**TASK 1:** Copy the date-format comments word for word from "4 years ago | Likes 2" to "is July 5th.".

**EXCERPT:**
—————
4 years ago | Likes 7 Dislikes 2

In Canada (at least west coast) we generally say "October 31st, 2009" etc

4 years ago | Likes 4 Dislikes 0

But you also say 4th of July. Which is pretty much the format most countries speak in

4 years ago | Likes 37 Dislikes 5

'4th of July' is the holiday, it just happens on July 4th

4 years ago | Likes 19 Dislikes 1

Because it's the holiday's name, we're not going to switch up how we say the other 364 days. We'll say July fifth the next day

4 years ago | Likes 14 Dislikes 0

We got our 4th of July from a European country.

4 years ago | Likes 6 Dislikes 0

Yeah, but we say that more as the name of the holiday.

4 years ago | Likes 2 Dislikes 0

Today is the 4th of July?

4 years ago | Likes 8 Dislikes 4

That's an exception because it's the day we dumped King George. the day after is July 5th.
—————
**DATA IN THIS EXERCISE:**
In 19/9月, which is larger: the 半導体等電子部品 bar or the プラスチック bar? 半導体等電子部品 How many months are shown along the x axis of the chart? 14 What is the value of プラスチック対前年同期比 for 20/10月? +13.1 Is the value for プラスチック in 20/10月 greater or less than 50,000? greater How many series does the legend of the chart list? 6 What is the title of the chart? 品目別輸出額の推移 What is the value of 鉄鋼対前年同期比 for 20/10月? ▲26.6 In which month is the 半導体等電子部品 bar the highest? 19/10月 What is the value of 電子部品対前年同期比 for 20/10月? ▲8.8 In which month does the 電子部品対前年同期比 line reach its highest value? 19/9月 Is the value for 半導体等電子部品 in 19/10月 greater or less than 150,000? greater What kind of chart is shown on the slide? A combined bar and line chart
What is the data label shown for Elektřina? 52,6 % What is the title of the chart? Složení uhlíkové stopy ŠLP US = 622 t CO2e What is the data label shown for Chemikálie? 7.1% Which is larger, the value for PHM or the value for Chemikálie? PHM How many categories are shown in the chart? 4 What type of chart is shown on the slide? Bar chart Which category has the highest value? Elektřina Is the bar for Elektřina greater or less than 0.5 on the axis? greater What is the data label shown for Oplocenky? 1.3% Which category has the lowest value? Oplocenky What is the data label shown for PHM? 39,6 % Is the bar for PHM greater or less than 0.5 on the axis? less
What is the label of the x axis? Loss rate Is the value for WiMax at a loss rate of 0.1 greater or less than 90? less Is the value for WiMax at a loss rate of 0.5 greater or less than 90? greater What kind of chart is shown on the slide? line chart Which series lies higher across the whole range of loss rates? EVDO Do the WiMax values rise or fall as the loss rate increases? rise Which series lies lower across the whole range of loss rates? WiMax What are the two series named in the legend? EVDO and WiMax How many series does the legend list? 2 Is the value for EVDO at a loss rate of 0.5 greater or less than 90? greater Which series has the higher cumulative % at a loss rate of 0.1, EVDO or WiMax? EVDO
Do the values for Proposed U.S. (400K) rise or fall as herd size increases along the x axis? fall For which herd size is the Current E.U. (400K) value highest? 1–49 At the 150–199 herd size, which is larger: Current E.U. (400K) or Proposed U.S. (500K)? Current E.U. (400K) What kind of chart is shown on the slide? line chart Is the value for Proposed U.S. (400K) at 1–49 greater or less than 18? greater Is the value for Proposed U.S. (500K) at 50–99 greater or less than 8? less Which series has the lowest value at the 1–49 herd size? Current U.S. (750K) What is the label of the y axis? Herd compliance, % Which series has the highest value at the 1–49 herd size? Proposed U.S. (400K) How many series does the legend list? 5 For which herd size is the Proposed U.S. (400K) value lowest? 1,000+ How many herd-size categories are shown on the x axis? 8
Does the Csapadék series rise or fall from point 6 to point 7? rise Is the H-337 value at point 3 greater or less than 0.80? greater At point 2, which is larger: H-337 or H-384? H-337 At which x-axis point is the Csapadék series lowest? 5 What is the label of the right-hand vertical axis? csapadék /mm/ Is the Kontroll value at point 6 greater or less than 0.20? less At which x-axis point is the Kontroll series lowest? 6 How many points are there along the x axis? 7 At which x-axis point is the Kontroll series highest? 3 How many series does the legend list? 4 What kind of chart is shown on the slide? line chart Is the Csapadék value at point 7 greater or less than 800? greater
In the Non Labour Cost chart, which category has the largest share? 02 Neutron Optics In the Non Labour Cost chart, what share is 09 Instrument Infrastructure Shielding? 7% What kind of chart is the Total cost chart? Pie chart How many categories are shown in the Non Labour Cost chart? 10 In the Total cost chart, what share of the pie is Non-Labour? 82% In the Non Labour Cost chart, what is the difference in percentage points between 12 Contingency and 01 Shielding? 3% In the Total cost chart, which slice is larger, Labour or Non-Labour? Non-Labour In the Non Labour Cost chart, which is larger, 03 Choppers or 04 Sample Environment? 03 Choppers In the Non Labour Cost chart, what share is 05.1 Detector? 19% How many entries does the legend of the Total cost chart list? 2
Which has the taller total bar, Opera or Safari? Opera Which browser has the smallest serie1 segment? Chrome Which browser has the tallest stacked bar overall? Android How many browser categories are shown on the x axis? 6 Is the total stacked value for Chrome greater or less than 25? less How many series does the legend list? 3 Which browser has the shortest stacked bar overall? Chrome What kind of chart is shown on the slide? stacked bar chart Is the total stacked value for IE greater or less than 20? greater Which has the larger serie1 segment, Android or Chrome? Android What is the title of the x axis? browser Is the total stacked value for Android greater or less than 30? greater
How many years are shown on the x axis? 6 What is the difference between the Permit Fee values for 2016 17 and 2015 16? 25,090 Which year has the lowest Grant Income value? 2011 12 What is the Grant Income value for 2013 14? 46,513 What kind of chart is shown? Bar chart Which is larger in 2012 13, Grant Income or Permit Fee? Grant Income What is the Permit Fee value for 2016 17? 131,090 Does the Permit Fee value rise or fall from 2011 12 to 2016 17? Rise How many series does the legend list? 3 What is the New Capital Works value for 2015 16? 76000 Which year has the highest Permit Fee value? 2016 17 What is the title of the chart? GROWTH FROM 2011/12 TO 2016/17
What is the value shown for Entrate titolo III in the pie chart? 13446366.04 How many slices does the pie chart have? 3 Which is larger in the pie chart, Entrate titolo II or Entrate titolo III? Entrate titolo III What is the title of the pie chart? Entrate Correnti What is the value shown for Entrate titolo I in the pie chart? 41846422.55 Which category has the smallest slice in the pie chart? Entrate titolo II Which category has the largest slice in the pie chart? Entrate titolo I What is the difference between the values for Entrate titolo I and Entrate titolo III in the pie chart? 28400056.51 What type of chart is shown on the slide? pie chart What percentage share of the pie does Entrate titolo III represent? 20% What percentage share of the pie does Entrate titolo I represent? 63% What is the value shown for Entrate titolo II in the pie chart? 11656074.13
—————
**TASK 2:** Quote the entries from the first one through the line with "What is the data label shown for Elektřina?", word for word.

**RESPONSE 1:**
4 years ago | Likes 2 Dislikes 0

Today is the 4th of July?

4 years ago | Likes 8 Dislikes 4

That's an exception because it's the day we dumped King George. the day after is July 5th.

**RESPONSE 2:**
In 19/9月, which is larger: the 半導体等電子部品 bar or the プラスチック bar? 半導体等電子部品 How many months are shown along the x axis of the chart? 14 What is the value of プラスチック対前年同期比 for 20/10月? +13.1 Is the value for プラスチック in 20/10月 greater or less than 50,000? greater How many series does the legend of the chart list? 6 What is the title of the chart? 品目別輸出額の推移 What is the value of 鉄鋼対前年同期比 for 20/10月? ▲26.6 In which month is the 半導体等電子部品 bar the highest? 19/10月 What is the value of 電子部品対前年同期比 for 20/10月? ▲8.8 In which month does the 電子部品対前年同期比 line reach its highest value? 19/9月 Is the value for 半導体等電子部品 in 19/10月 greater or less than 150,000? greater What kind of chart is shown on the slide? A combined bar and line chart
What is the data label shown for Elektřina? 52,6 % What is the title of the chart? Složení uhlíkové stopy ŠLP US = 622 t CO2e What is the data label shown for Chemikálie? 7.1% Which is larger, the value for PHM or the value for Chemikálie? PHM How many categories are shown in the chart? 4 What type of chart is shown on the slide? Bar chart Which category has the highest value? Elektřina Is the bar for Elektřina greater or less than 0.5 on the axis? greater What is the data label shown for Oplocenky? 1.3% Which category has the lowest value? Oplocenky What is the data label shown for PHM? 39,6 % Is the bar for PHM greater or less than 0.5 on the axis? less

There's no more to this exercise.